Neonatal jaundice is the yellow discoloration of the skin and sclera in newborns caused by elevated bilirubin levels in the blood during the first 28 days of life.
Neonatal jaundice is commonly caused by increased breakdown of red blood cells, immature liver enzymes responsible for bilirubin conjugation, increased enterohepatic circulation, hemolytic diseases such as ABO or Rh incompatibility, infections, and metabolic disorders.
Physiological jaundice typically appears after 24 hours of life, peaks around day 3 to 5 in term infants, and usually resolves within 7 to 10 days.
Warning signs include jaundice appearing within the first 24 hours, rapidly rising bilirubin levels greater than 5 mg per dL per day, bilirubin levels exceeding 15 mg per dL, prolonged jaundice beyond 14 days in term infants, or the presence of conjugated hyperbilirubinemia.
Kernicterus is a severe form of bilirubin-induced brain damage caused by high levels of unconjugated bilirubin crossing the blood brain barrier and depositing in brain tissues, particularly the basal ganglia.
Diagnosis is made through clinical examination and laboratory tests including total serum bilirubin levels, direct and indirect bilirubin measurement, blood group testing of mother and infant, direct Coombs test, and complete blood count.
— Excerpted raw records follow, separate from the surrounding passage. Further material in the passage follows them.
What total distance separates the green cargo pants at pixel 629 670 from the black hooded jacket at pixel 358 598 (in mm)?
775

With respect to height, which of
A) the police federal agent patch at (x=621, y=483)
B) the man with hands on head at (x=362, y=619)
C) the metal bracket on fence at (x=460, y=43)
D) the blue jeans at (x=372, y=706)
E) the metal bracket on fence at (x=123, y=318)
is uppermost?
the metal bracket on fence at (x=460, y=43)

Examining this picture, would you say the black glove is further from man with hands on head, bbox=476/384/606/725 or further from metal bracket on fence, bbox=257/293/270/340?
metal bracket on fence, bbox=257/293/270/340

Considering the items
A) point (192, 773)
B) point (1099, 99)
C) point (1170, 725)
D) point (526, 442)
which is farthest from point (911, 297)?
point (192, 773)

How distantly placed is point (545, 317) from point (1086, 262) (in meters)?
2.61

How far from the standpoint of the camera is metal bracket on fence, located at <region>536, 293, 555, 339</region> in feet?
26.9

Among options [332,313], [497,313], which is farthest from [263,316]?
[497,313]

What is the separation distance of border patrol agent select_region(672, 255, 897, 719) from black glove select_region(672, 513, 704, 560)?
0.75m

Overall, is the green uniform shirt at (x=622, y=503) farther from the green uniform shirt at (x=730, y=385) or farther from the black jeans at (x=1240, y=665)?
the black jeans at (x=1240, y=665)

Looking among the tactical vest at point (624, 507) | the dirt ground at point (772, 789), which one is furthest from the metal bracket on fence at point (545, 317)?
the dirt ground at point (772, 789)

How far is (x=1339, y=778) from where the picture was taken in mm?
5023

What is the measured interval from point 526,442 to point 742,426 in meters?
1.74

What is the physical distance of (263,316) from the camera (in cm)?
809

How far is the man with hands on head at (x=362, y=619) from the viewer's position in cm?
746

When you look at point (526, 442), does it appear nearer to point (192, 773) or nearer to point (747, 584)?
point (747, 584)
The primary treatment is phototherapy, which uses blue light to convert unconjugated bilirubin into water soluble forms that can be excreted without liver conjugation.
Exchange transfusion is indicated when bilirubin levels are dangerously high, when there are signs of acute bilirubin encephalopathy, or when phototherapy fails to reduce bilirubin levels.
Breastfeeding jaundice occurs due to inadequate milk intake leading to dehydration and increased enterohepatic circulation, while breast milk jaundice occurs due to substances in breast milk that inhibit bilirubin conjugation and usually appears after the first week of life.
Prevention includes early and frequent breastfeeding, monitoring bilirubin levels in newborns, identifying risk factors such as blood group incompatibility, and administering anti-D immunoglobulin to Rh-negative mothers when indicated.